I extended this model to incorporate how, as PhD students; we might at least maintain the scope of academic engagement and learning expansion (represented by A). Indeed, there is justifiably an argument to go beyond a process of mere sustainability in favour of a continuation of the ‘focusing out’ trajectory (as represented by B). Or, crucially, do we relinquish the agency for continued expansive learning to adopt a ‘blinkered’ approach that conforms to the reductionist constraints of ‘finishing the thesis’ without compromising direct disclosure of ideas or findings before ‘formal’ publication.

Holistic models of doctoral practices provide more authentic representations of what doing a PhD actually entails, and the complex socio-educational structures that underpin it – what Cumming (2010) refers to as ‘doctoral enterprise’. Such approaches incorporate activities, forms of intellectual enquiry and social interaction beyond those parameters defining thesis-development, to those that are more attributable to exploring the general research field, and engaging in multiple practice contexts.

For the purposes of the workshop, this was a simple way of demonstrating the ‘dialogical’ relationship between what McAlpine et al. (2009) distinguish as the ‘doctoral-specific’ and the ‘academic-general,’ which describes the potential interrelatedness and influence between the core and the peripheral.

This blog post itself partly represents an example of such a dialogue. It references an event and a project, which can be seen as peripheral activities not directly linked to my PhD research. However, my activities in the project have (not surprisingly) been informed by my research into doctoral practices and social media. Additionally, I may chose not to reference Bardram’s Fish Model in my thesis, but some of the conceptual ideas it has helped describe will be explored. Articulating these ideas in this way is contributing to my process of understanding and conceptualising that will benefit my thesis.
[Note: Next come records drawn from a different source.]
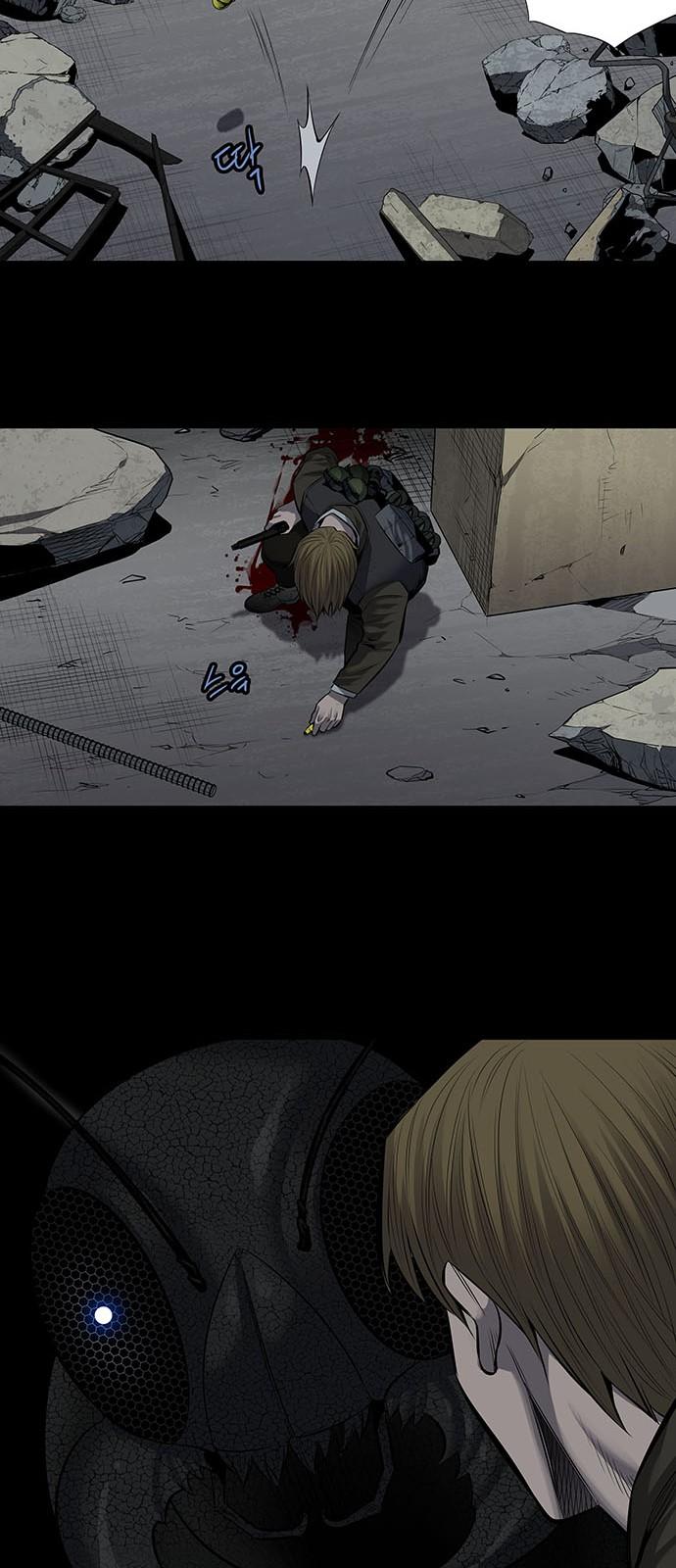 Hive Chapter 168 - Trang 2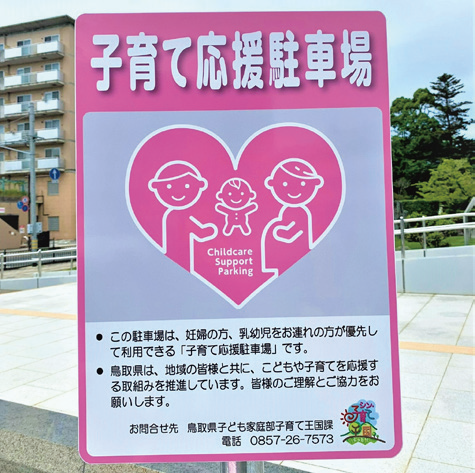 図表Ⅰ-2-1-16 子育て世帯に向けた駐車場の取組み例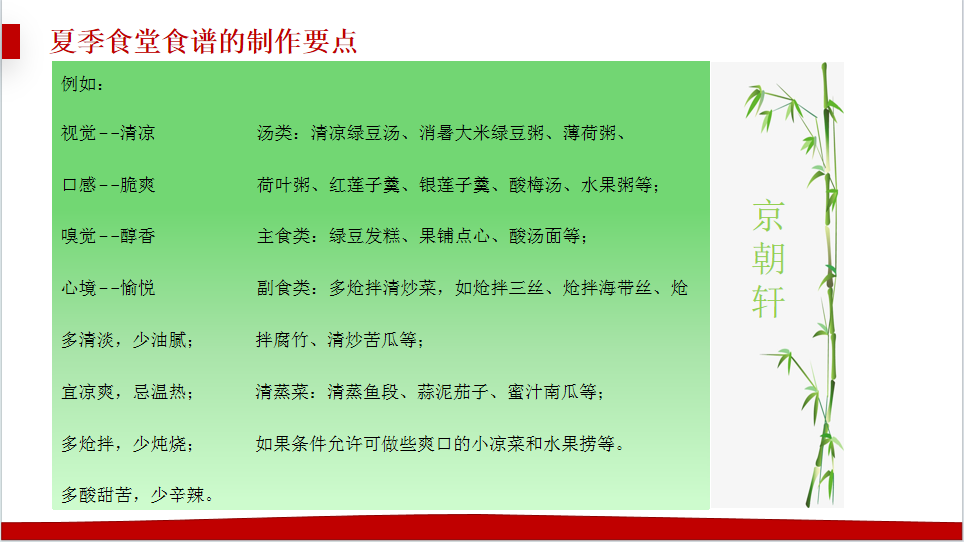 &#21338;&#40060;&#20307;&#32946;&#40;&#20013;&#22269;&#41;&#23448;&#26041;&#32593;&#31449;&#45;&#30331;&#24405;&#20837;&#21475;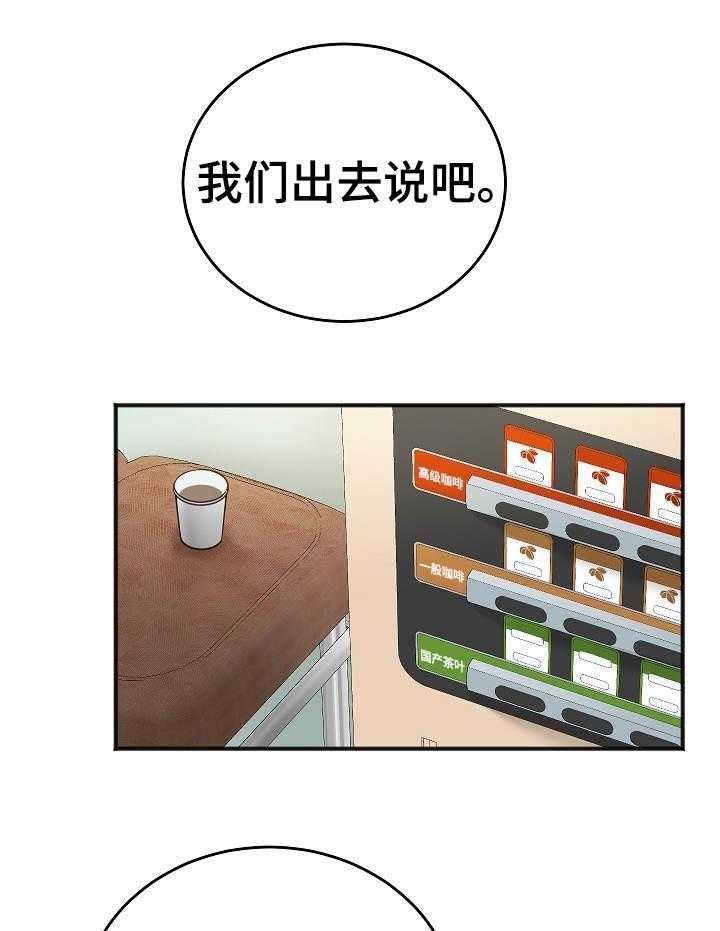 《私人房间》漫画最新章节第38话 房租重担免费下拉式在线观看章节第【27】张图片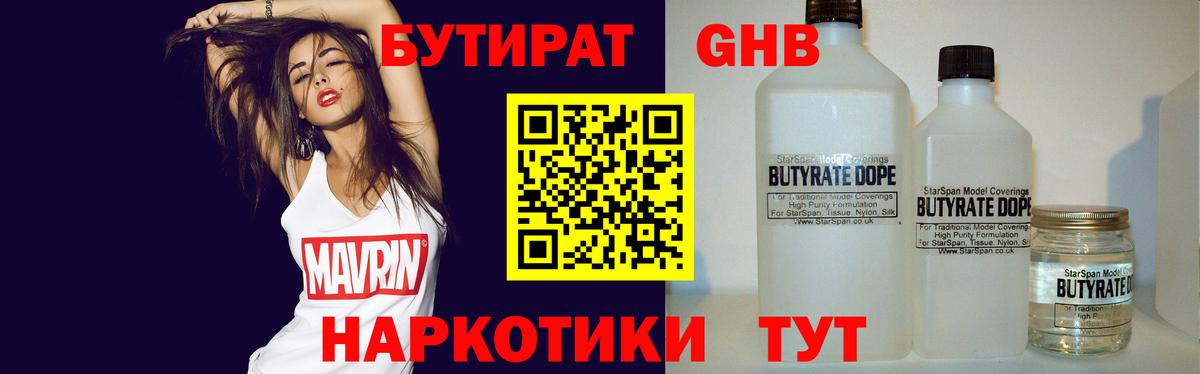 Муравленко  Бутират GHB  Бутират  Вход с VPN 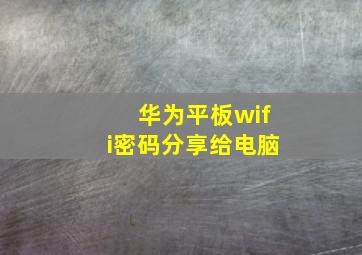 华为平板wifi密码分享给电脑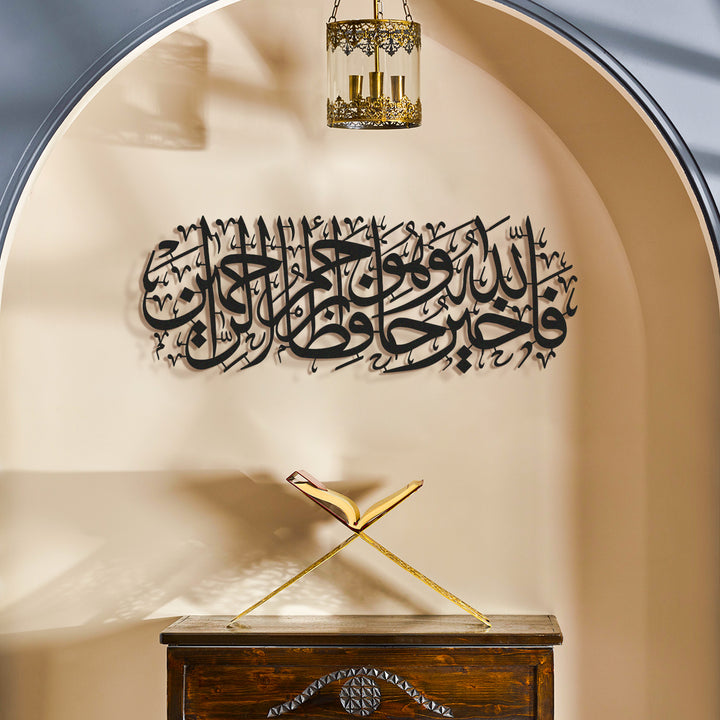 "Allah En İyi Koruyandır ve O, Merhametlilerin En Merhametlisidir." Yusuf Suresi 64. Ayet Yazılı Metal Duvar Tablosu - WAM100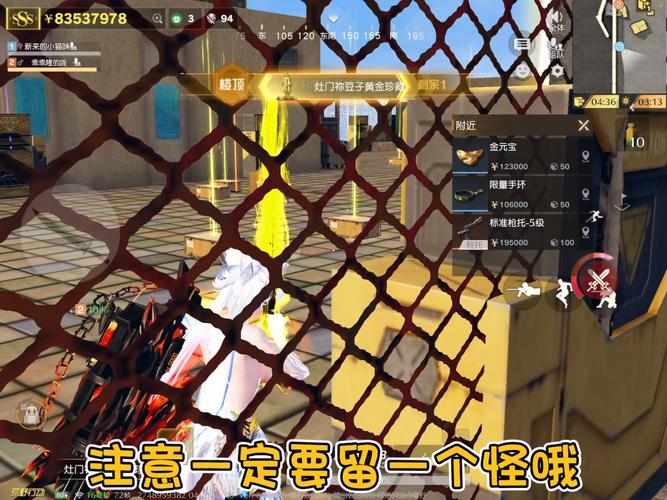 网易荒野行动怎么玩新手必看？3分钟教你快速上手吃鸡！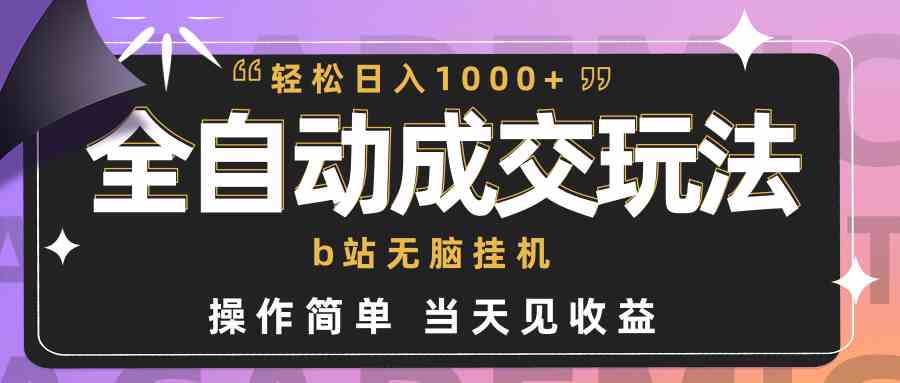 （9453期）全自动成交 b站无脑挂机 小白闭眼操作 轻松日入1000+ 操作简单 当天见收益 - 严选资源大全 - 严选资源大全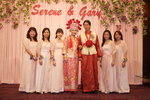 S&G-046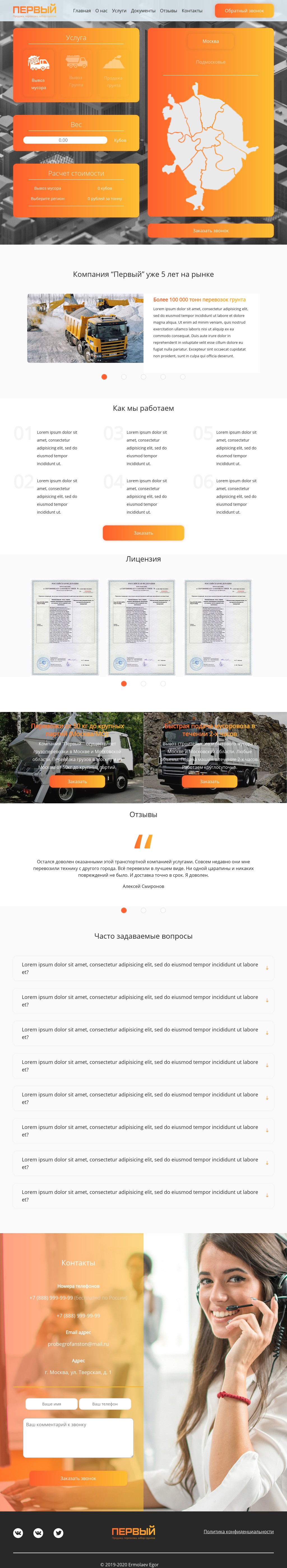 Без названия.jpg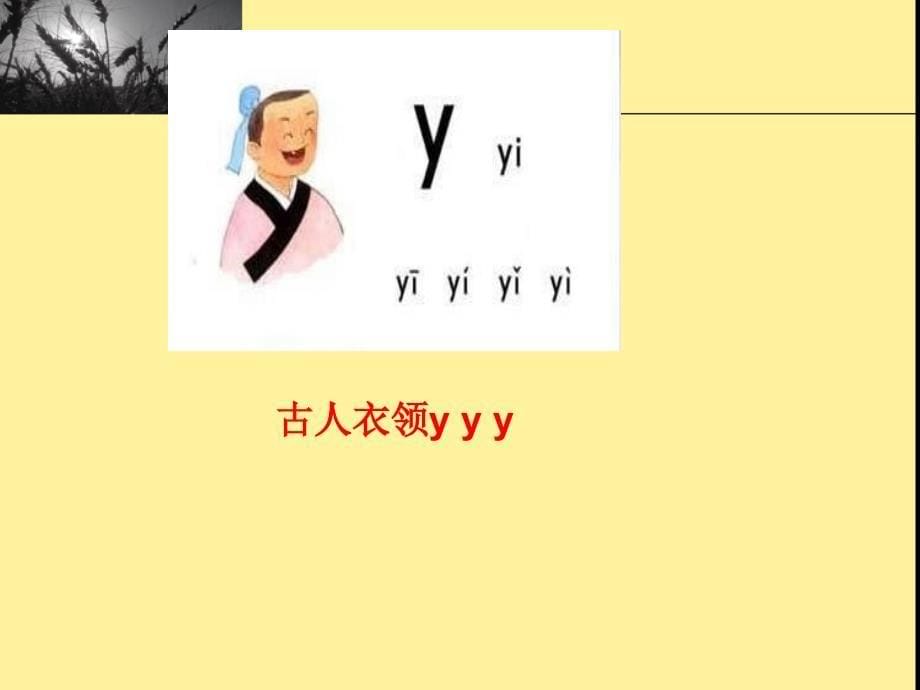 y-w拼音教学课件_第5页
Similar dialogical processes between thesis-development and peripheral activities (such as teaching) may not necessarily involve social media. But it’s taken me a while to realise in my own PhD research, that it is fundamentally the nature of this dialogue – which is social, contested and in a state of flux – that is key to understanding the cultural aspects of social media adoption and use.

References

Bardram, J. E. (2007). The Art of Doing a PhD. Doctoral Colloquium. UbiComp 2007. Innsbruck, Austria.

Cumming, J. (2010). Doctoral enterprise: A holistic conception of evolving practices and arrangements. Studies in Higher Education, 35(1), 25-39.

McAlpine, L., Jazvac-Martek, M., & Hopwood, N. (2009). Doctoral student experience: Activities and difficulties influencing identity development. International Journal for Researcher Development, 1(1). 97-109.